We moved back through Fort William to the mouth of the River Lochy, (which joins the junction of Lochs Linnhe and Eil at which the town is built) parked in a small industrial estate, and walked through it to the river, with instructions to be very quiet, and not stand too close to the edge of the bank, because the otters were likely in their dens below our feet.

The view at that time of the (very cold!) morning was gorgeous.

Sadly we saw no otter, but did, in the early morning dimness, and over the other side, see goosander,

swans, (plus hooded crow and pigeon),

and a couple of white-tailed eagles, which was an unexpected pleasure.

It was good to get back to Glenloy Lodge for a warming breakfast.

For the rest of the day, it was much warmer than it had been earlier in the week. Not hot, but pleasantly warm, especially in the sun. Today’s main outing again took us on the very first part of the Road to the Isles, that is along the north side of Loch Eil, then back along its southern side, then south along the western side of the upper part of Loch Linnhe.

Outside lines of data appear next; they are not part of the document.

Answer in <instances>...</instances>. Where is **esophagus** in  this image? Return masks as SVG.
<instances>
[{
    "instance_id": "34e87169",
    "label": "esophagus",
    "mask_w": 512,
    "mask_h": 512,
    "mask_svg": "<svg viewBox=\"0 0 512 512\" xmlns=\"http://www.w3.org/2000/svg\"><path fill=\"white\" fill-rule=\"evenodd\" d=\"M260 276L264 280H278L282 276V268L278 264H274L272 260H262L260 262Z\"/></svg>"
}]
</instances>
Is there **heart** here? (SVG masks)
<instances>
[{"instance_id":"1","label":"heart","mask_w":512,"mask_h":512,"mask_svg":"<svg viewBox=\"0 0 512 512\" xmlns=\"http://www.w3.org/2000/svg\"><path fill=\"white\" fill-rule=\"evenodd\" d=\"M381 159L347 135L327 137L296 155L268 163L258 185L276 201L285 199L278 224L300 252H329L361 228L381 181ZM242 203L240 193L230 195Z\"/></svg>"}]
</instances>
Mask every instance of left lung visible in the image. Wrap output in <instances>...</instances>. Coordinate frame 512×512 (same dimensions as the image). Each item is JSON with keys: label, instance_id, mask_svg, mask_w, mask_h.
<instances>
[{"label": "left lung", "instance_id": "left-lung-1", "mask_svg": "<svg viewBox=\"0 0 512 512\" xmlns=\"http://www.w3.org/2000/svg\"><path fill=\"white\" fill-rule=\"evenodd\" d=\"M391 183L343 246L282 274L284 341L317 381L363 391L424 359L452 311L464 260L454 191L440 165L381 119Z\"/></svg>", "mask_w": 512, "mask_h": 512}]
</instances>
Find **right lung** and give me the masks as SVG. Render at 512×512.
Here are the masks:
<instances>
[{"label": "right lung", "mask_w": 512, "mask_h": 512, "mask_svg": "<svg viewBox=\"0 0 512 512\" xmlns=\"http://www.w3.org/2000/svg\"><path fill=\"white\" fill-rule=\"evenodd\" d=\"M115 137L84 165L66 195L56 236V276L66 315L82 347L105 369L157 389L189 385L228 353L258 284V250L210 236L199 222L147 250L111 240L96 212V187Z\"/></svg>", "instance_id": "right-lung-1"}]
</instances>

From the southern side of Loch Eil, we again saw The Jacobite, aka Harry Potter’s train, passing along the northern side.

Highland ponies glimpsed from the van
Yet more while-tailed eagles. Jon thought they might be the same we had seen before breakfast.
Highland cows, in their original colour. The Victorians preferred the red, so red was bred to become the norm.
Jon sees what he can see.
I cannot find this caterpillar in my butterfly book, but an internet search leads me to think it may be that of a Knot grass moth.
An alpaca and two rheas, not animals you expect to see in the Scottish Highlands

Around midday, we left the van for a walk up Stronchreggan, off Loch Linnhe.

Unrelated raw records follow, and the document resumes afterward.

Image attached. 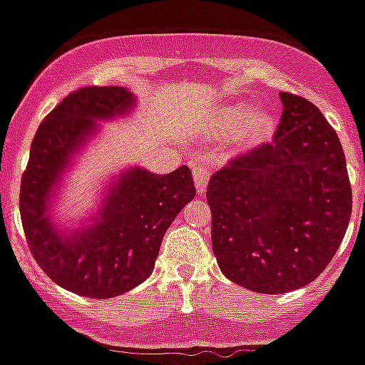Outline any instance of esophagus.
Segmentation results:
<instances>
[{
  "mask_svg": "<svg viewBox=\"0 0 365 365\" xmlns=\"http://www.w3.org/2000/svg\"><path fill=\"white\" fill-rule=\"evenodd\" d=\"M191 170H193L195 187H197V191L202 195L205 193L206 185H208V180H210V172H212L210 163L200 157V159H197L191 163Z\"/></svg>",
  "mask_w": 365,
  "mask_h": 365,
  "instance_id": "34e87169",
  "label": "esophagus"
}]
</instances>
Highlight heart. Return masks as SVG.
<instances>
[{
  "label": "heart",
  "mask_w": 365,
  "mask_h": 365,
  "mask_svg": "<svg viewBox=\"0 0 365 365\" xmlns=\"http://www.w3.org/2000/svg\"><path fill=\"white\" fill-rule=\"evenodd\" d=\"M223 125L231 130L240 128V134L248 142H261L271 136L274 130V117L265 108L246 110L242 106H231L223 113Z\"/></svg>",
  "instance_id": "1"
}]
</instances>
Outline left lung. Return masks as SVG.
Segmentation results:
<instances>
[{"instance_id": "8db88e82", "label": "left lung", "mask_w": 365, "mask_h": 365, "mask_svg": "<svg viewBox=\"0 0 365 365\" xmlns=\"http://www.w3.org/2000/svg\"><path fill=\"white\" fill-rule=\"evenodd\" d=\"M274 138L212 174V250L229 280L288 294L328 267L352 214L337 132L303 96L280 93Z\"/></svg>"}]
</instances>
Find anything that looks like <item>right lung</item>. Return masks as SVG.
Wrapping results in <instances>:
<instances>
[{
  "label": "right lung",
  "instance_id": "add662e5",
  "mask_svg": "<svg viewBox=\"0 0 365 365\" xmlns=\"http://www.w3.org/2000/svg\"><path fill=\"white\" fill-rule=\"evenodd\" d=\"M132 104L134 96L123 87H81L68 94L37 128L20 182V217L34 259L53 282L83 297L108 299L142 284L168 225L195 197L187 166L165 176L134 166L110 189L94 225L64 235L48 222L51 189L96 128L94 119L121 115Z\"/></svg>",
  "mask_w": 365,
  "mask_h": 365
}]
</instances>
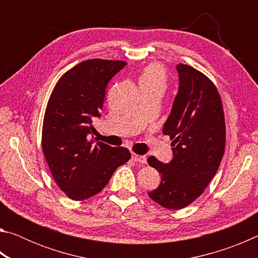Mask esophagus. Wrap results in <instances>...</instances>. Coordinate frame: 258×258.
Wrapping results in <instances>:
<instances>
[{"instance_id":"obj_1","label":"esophagus","mask_w":258,"mask_h":258,"mask_svg":"<svg viewBox=\"0 0 258 258\" xmlns=\"http://www.w3.org/2000/svg\"><path fill=\"white\" fill-rule=\"evenodd\" d=\"M132 159L135 161V163H139V164H146L147 163V158L146 156H141V155H138V154H132Z\"/></svg>"}]
</instances>
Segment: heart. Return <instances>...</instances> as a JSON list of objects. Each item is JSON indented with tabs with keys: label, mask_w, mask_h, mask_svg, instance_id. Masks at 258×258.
<instances>
[{
	"label": "heart",
	"mask_w": 258,
	"mask_h": 258,
	"mask_svg": "<svg viewBox=\"0 0 258 258\" xmlns=\"http://www.w3.org/2000/svg\"><path fill=\"white\" fill-rule=\"evenodd\" d=\"M166 82L165 69L159 63H150L143 69L142 75L140 77V86H161L164 87Z\"/></svg>",
	"instance_id": "1"
}]
</instances>
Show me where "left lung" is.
I'll use <instances>...</instances> for the list:
<instances>
[{"label":"left lung","mask_w":258,"mask_h":258,"mask_svg":"<svg viewBox=\"0 0 258 258\" xmlns=\"http://www.w3.org/2000/svg\"><path fill=\"white\" fill-rule=\"evenodd\" d=\"M180 86L163 132L172 140L174 157L163 164L154 156L148 164L161 174L149 197L168 209L194 203L215 176L225 149L223 104L215 84L189 64L176 66Z\"/></svg>","instance_id":"left-lung-1"}]
</instances>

David, Jon and Angela ahead of me
One of the largest British dragonflies, the golden-ringed
Two of the smallest, black darters

The others got very excited to see this, an azure hawker. It is only found in the West Highlands. And according to my book, this was pretty late for it to be about.

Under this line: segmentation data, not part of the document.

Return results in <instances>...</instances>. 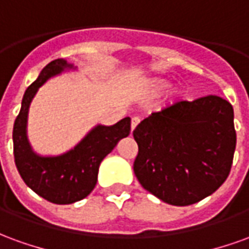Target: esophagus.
Here are the masks:
<instances>
[{
    "instance_id": "esophagus-1",
    "label": "esophagus",
    "mask_w": 249,
    "mask_h": 249,
    "mask_svg": "<svg viewBox=\"0 0 249 249\" xmlns=\"http://www.w3.org/2000/svg\"><path fill=\"white\" fill-rule=\"evenodd\" d=\"M139 123H140V119H139V117H133V119H132V121H130V129H132V132L135 130V128L139 125Z\"/></svg>"
}]
</instances>
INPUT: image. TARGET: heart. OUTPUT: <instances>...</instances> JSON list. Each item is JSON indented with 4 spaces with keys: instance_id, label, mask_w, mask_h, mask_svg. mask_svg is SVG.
I'll list each match as a JSON object with an SVG mask.
<instances>
[{
    "instance_id": "heart-1",
    "label": "heart",
    "mask_w": 249,
    "mask_h": 249,
    "mask_svg": "<svg viewBox=\"0 0 249 249\" xmlns=\"http://www.w3.org/2000/svg\"><path fill=\"white\" fill-rule=\"evenodd\" d=\"M171 85V80L164 78V77H153V78H148L144 84V94L146 97L153 98L160 96L168 87ZM185 96V89L183 87L173 88L171 92L168 93L167 96V105H175L178 101H181Z\"/></svg>"
}]
</instances>
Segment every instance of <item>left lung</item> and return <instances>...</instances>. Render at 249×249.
Returning <instances> with one entry per match:
<instances>
[{
	"mask_svg": "<svg viewBox=\"0 0 249 249\" xmlns=\"http://www.w3.org/2000/svg\"><path fill=\"white\" fill-rule=\"evenodd\" d=\"M133 164L144 189L164 203L185 207L203 200L230 175L236 148L233 108L220 96L180 101L133 130Z\"/></svg>",
	"mask_w": 249,
	"mask_h": 249,
	"instance_id": "left-lung-1",
	"label": "left lung"
}]
</instances>
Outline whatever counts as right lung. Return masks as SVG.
<instances>
[{"label":"right lung","instance_id":"1","mask_svg":"<svg viewBox=\"0 0 249 249\" xmlns=\"http://www.w3.org/2000/svg\"><path fill=\"white\" fill-rule=\"evenodd\" d=\"M77 66L64 58L49 62L25 90L21 110L14 121V161L21 178L38 196L54 204H71L85 198L97 184L100 164L121 139L130 133V117L113 125L97 124L69 151L56 156H42L28 139L30 104L44 84Z\"/></svg>","mask_w":249,"mask_h":249}]
</instances>
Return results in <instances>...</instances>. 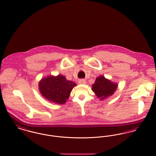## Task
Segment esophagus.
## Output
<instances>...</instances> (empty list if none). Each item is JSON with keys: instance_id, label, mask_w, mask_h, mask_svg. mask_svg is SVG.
I'll return each instance as SVG.
<instances>
[{"instance_id": "obj_1", "label": "esophagus", "mask_w": 156, "mask_h": 156, "mask_svg": "<svg viewBox=\"0 0 156 156\" xmlns=\"http://www.w3.org/2000/svg\"><path fill=\"white\" fill-rule=\"evenodd\" d=\"M86 80H84V79H80L79 80V83L80 84H86Z\"/></svg>"}]
</instances>
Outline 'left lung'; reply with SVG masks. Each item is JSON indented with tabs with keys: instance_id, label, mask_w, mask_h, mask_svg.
Returning a JSON list of instances; mask_svg holds the SVG:
<instances>
[{
	"instance_id": "8db88e82",
	"label": "left lung",
	"mask_w": 156,
	"mask_h": 156,
	"mask_svg": "<svg viewBox=\"0 0 156 156\" xmlns=\"http://www.w3.org/2000/svg\"><path fill=\"white\" fill-rule=\"evenodd\" d=\"M117 87V83L112 82L103 76H100L96 79L94 83L92 85L91 90L100 100H103L112 96Z\"/></svg>"
}]
</instances>
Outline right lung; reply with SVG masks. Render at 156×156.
I'll return each mask as SVG.
<instances>
[{"instance_id": "add662e5", "label": "right lung", "mask_w": 156, "mask_h": 156, "mask_svg": "<svg viewBox=\"0 0 156 156\" xmlns=\"http://www.w3.org/2000/svg\"><path fill=\"white\" fill-rule=\"evenodd\" d=\"M76 85L74 82L67 80L65 76L50 75L40 80L39 90L44 98L51 102L63 105L66 103Z\"/></svg>"}]
</instances>
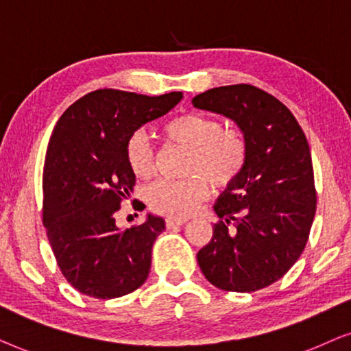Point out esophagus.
<instances>
[{"label":"esophagus","instance_id":"1","mask_svg":"<svg viewBox=\"0 0 351 351\" xmlns=\"http://www.w3.org/2000/svg\"><path fill=\"white\" fill-rule=\"evenodd\" d=\"M188 221V218H180V217H168L167 218V226L173 228V226H181Z\"/></svg>","mask_w":351,"mask_h":351}]
</instances>
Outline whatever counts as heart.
<instances>
[{"mask_svg": "<svg viewBox=\"0 0 351 351\" xmlns=\"http://www.w3.org/2000/svg\"><path fill=\"white\" fill-rule=\"evenodd\" d=\"M171 143L191 151L188 180H160L147 189L152 210L170 217L193 213L208 195L207 178L215 188H226L239 178L249 157V143L239 128H223L213 117L180 115L163 128ZM127 165L136 178L147 180L156 170V154L146 133L138 130L125 144Z\"/></svg>", "mask_w": 351, "mask_h": 351, "instance_id": "heart-1", "label": "heart"}]
</instances>
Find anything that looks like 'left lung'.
I'll return each instance as SVG.
<instances>
[{"label": "left lung", "instance_id": "1", "mask_svg": "<svg viewBox=\"0 0 351 351\" xmlns=\"http://www.w3.org/2000/svg\"><path fill=\"white\" fill-rule=\"evenodd\" d=\"M193 106L234 120L249 143L245 168L215 204L219 221L199 266L221 291H260L292 268L310 236L316 189L306 136L281 101L245 83L212 88Z\"/></svg>", "mask_w": 351, "mask_h": 351}]
</instances>
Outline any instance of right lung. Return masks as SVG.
<instances>
[{"label":"right lung","instance_id":"1","mask_svg":"<svg viewBox=\"0 0 351 351\" xmlns=\"http://www.w3.org/2000/svg\"><path fill=\"white\" fill-rule=\"evenodd\" d=\"M181 97L180 91L144 96L96 90L73 102L54 127L43 170V224L64 278L88 297H123L149 276L152 245L165 221L147 215L125 231L115 224L121 200L136 183L125 144Z\"/></svg>","mask_w":351,"mask_h":351}]
</instances>
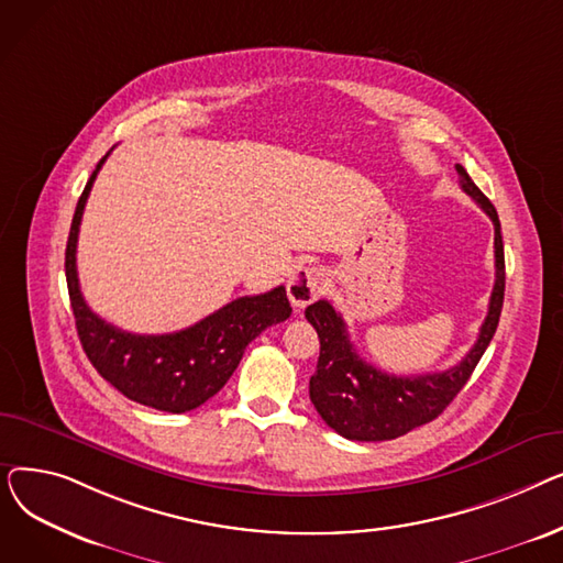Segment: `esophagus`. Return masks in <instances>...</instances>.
<instances>
[{"label":"esophagus","mask_w":563,"mask_h":563,"mask_svg":"<svg viewBox=\"0 0 563 563\" xmlns=\"http://www.w3.org/2000/svg\"><path fill=\"white\" fill-rule=\"evenodd\" d=\"M323 272L319 266H299L287 283V297L294 308H306L323 289Z\"/></svg>","instance_id":"esophagus-1"}]
</instances>
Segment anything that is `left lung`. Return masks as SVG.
I'll use <instances>...</instances> for the list:
<instances>
[{"instance_id": "1", "label": "left lung", "mask_w": 563, "mask_h": 563, "mask_svg": "<svg viewBox=\"0 0 563 563\" xmlns=\"http://www.w3.org/2000/svg\"><path fill=\"white\" fill-rule=\"evenodd\" d=\"M461 189L475 200L495 225V285L488 314L479 338L465 358L435 374L395 376L365 363L349 340L344 319L329 301L306 308V319L319 335V361L310 376V401L321 420L349 440H393L435 420L463 390L488 349L505 303V244H501L499 219L493 202L472 183L461 164H456Z\"/></svg>"}]
</instances>
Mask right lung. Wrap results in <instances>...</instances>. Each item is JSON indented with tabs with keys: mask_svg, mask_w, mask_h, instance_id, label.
Instances as JSON below:
<instances>
[{
	"mask_svg": "<svg viewBox=\"0 0 563 563\" xmlns=\"http://www.w3.org/2000/svg\"><path fill=\"white\" fill-rule=\"evenodd\" d=\"M109 153L98 162L77 200L66 246V280L77 335L88 361L118 393L157 410L187 412L225 386L249 342L285 321L291 306L280 285L257 297L234 299L194 327L166 335H136L100 319L79 289L77 236L88 194Z\"/></svg>",
	"mask_w": 563,
	"mask_h": 563,
	"instance_id": "right-lung-1",
	"label": "right lung"
}]
</instances>
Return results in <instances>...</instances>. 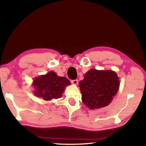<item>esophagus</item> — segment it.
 <instances>
[{"label":"esophagus","instance_id":"34e87169","mask_svg":"<svg viewBox=\"0 0 146 146\" xmlns=\"http://www.w3.org/2000/svg\"><path fill=\"white\" fill-rule=\"evenodd\" d=\"M71 83H72V84L74 85H78V80H71Z\"/></svg>","mask_w":146,"mask_h":146}]
</instances>
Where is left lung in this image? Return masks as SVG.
<instances>
[{
    "mask_svg": "<svg viewBox=\"0 0 146 146\" xmlns=\"http://www.w3.org/2000/svg\"><path fill=\"white\" fill-rule=\"evenodd\" d=\"M82 102L90 110L109 104L119 87L116 73L113 71L90 70L79 82Z\"/></svg>",
    "mask_w": 146,
    "mask_h": 146,
    "instance_id": "obj_1",
    "label": "left lung"
}]
</instances>
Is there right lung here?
<instances>
[{
    "label": "right lung",
    "instance_id": "obj_1",
    "mask_svg": "<svg viewBox=\"0 0 146 146\" xmlns=\"http://www.w3.org/2000/svg\"><path fill=\"white\" fill-rule=\"evenodd\" d=\"M70 84L66 77L59 76L51 71L46 75L35 78L33 85L35 88V95L36 97L49 101L61 98L65 87Z\"/></svg>",
    "mask_w": 146,
    "mask_h": 146
}]
</instances>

This, on the other hand, was just a common hawker…

The moon was going down…

Unconnected with that, we had to turn round and make our way back to the van, not least to have some lunch. But I held back, so reluctant was I to tear myself away from the magnificent view, and just being – warm what’s more – in such wild splendour. I took large breaths to try to take it in.

Comma butterfly, unusual in Scotland apparently

We moved further down Loch Linnhe,

and went for another walk, this time along the Cona Glen.

David was very keen to find a Scotch argus butterfly. As we were about to turn round, Jon and Angela found one for him, and caught it in their net. It was very near the end of its active life, but at least it was a Scotch argus.

Meadow pipit

A final look at Ben Nevis, and it was time for home. We returned via the Corran Ferry.

A pine marten decided to oblige before dinner, while there was still some reasonable light for photos.

Those claws!

The wildlife trip was over, but not my holiday. Because of transport timings, I had to remain in the area for another day, so stayed in Fort William on the second Saturday night. The last post in this series will recount a very different day, yet one with some links to the previous six.